Issue5512
Created on 2009-03-18 22:11 by mark.dickinson, last changed 2009-03-24 09:11 by haypo.
|
msg83781 - (view) |
Author: Mark Dickinson (mark.dickinson) |
Date: 2009-03-18 22:11 |
|
Here's a patch that streamlines the x_divrem function in
Objects/longobject.c. More benchmarks are needed, but the initial
results are promising: for py3k, on a 32-bit machine with 15-bit
digits, Victor's pidigits benchmark runs almost twice as fast with this
patch (numbers below).
Patch details
=============
- Normalize inputs by shifting instead of multiplying and dividing.
This halves the number of divisions used in the algorithm.
- Streamline innermost loop.
- Save an iteration of outer loop around half the time.
- Save an object allocation: only 3 allocations per x_divrem call
instead of 4.
- Remove special case where initial quotient estimate is >= PyLong_BASE.

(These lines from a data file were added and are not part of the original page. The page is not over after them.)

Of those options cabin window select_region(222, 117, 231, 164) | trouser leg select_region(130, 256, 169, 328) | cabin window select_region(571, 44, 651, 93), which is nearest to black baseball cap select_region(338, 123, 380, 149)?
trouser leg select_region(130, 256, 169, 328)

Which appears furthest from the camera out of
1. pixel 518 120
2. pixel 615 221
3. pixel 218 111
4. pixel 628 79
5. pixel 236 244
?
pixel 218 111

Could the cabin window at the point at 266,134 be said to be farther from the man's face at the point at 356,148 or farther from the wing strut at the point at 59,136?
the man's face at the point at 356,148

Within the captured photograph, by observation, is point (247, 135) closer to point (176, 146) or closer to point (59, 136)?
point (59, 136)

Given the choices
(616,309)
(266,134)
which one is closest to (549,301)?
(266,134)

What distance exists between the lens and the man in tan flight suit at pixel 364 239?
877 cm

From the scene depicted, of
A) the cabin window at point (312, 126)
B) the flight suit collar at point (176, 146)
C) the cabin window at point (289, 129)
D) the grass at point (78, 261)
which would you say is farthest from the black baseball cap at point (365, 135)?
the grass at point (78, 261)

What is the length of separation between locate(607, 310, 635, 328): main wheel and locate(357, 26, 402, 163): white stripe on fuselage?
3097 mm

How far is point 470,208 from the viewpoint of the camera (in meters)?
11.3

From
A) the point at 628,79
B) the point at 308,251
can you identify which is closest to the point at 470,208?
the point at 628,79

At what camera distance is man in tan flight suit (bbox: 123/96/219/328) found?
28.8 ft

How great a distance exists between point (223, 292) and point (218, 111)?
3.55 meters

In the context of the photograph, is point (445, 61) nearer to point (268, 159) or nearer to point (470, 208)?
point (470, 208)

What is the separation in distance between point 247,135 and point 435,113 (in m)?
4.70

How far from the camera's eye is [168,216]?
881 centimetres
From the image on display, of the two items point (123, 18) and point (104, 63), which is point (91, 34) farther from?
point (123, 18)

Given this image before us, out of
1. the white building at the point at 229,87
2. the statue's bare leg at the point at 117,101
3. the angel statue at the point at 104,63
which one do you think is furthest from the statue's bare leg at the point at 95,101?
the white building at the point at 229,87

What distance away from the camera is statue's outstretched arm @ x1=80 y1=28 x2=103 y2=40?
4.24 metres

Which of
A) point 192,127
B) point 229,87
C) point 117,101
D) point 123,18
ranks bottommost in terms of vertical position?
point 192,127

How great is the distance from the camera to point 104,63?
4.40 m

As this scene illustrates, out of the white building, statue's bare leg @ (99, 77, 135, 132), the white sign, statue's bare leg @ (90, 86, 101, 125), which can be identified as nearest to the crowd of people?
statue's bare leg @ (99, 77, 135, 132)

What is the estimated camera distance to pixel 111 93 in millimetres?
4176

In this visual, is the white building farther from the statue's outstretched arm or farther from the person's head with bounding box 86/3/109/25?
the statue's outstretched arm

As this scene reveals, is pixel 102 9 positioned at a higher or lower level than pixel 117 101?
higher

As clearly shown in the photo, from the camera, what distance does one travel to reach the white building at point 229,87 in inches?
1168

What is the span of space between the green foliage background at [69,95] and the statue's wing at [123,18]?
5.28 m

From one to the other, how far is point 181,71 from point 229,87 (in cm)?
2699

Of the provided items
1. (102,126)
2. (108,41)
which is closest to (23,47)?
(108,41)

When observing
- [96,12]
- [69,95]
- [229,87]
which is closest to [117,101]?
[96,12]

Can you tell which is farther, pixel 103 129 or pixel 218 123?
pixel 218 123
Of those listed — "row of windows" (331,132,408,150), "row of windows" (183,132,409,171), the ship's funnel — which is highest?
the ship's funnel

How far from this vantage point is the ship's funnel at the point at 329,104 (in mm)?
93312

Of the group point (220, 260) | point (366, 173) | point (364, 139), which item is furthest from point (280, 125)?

There's no need for this, since the 'digit' type holds values up
to 2*PyLong_BASE - 1.
- Make q type digit instead of type twodigits: this halves the size
of the multiplication in the innermost loop.
Benchmark results
=================
Using the pidigits_bestof.py script that's posted in the issue 4258
discussion, on a non-debug build of py3k (r70465), on OS X 10.5.6/Core 2
Duo:
Unpatched
---------
Macintosh-3:py3k dickinsm$ ./python.exe ../pidigits_bestof.py 2000
performing a warm up run...
running
sys.int_info= sys.int_info(bits_per_digit=15, sizeof_digit=2)
Time; 2234.6 ms
Time; 2232.2 ms
Time; 2227.9 ms
Time; 2225.7 ms
Time; 2229.8 ms
Best Time; 2225.7 ms
Patched
-------
dickinsm$ ./python.exe ../pidigits_bestof.py 2000
performing a warm up run...
running
sys.int_info= sys.int_info(bits_per_digit=15, sizeof_digit=2)
Time; 1175.6 ms
Time; 1176.5 ms
Time; 1177.3 ms
Time; 1179.5 ms
Time; 1168.5 ms
Best Time; 1168.5 ms
So the patch gives a speedup of around 90%. This particular benchmark
is heavy on the divisions though, so I'd expect lesser speedups for
other benchmarks.
|
|
msg83782 - (view) |
Author: STINNER Victor (haypo) |
Date: 2009-03-18 22:17 |
|
Would it be possible to include integer benchmark tools to upstream? I
mean the "pidigit" tool (I didn't wrote this test! I just ported it to
Python3) and maybe my "bench_int" tool. It could useful to reproduce
the benchmark on different Python versions and different computers. We
may open a new issue for each tool?
|
|
msg83785 - (view) |
Author: Mark Dickinson (mark.dickinson) |
Date: 2009-03-18 22:31 |
|
Sounds good to me! An integer benchmark script in the Tools/ directory
would be handy.
|
|
msg83786 - (view) |
Author: Antoine Pitrou (pitrou) |
Date: 2009-03-18 22:43 |
|
Well, the original code in pidigits is by me :-) (although it's not
stated in the source file).
I haven't tried the patch but the performance work you're doing is
really impressive, Mark!
|
|
msg83788 - (view) |
Author: Antoine Pitrou (pitrou) |
Date: 2009-03-18 22:47 |
|
Results here (Athlon X2 3600+ with gcc in 64-bit mode with 30-bit
digits), "pidigits_bestof.py 2000":
- unpatched: 1644.9 ms
- patched: 694.8 ms
!
|
|
msg83789 - (view) |
Author: STINNER Victor (haypo) |
Date: 2009-03-18 22:48 |
|
Useful informations for an integer benchmark:
- CPU type: 32 or 64 bits, endian
- Memory size
- Python version
- Informations about how Python was compiled
- Integer implementation: use int_info when it's available, otherwise
base=2^15
Who has the last version of pidigit tool? Can you attach it here? :-)
|
|
msg83790 - (view) |
Author: Mark Dickinson (mark.dickinson) |
Date: 2009-03-18 22:52 |
|
[Antoine]
> Well, the original code in pidigits is by me :-)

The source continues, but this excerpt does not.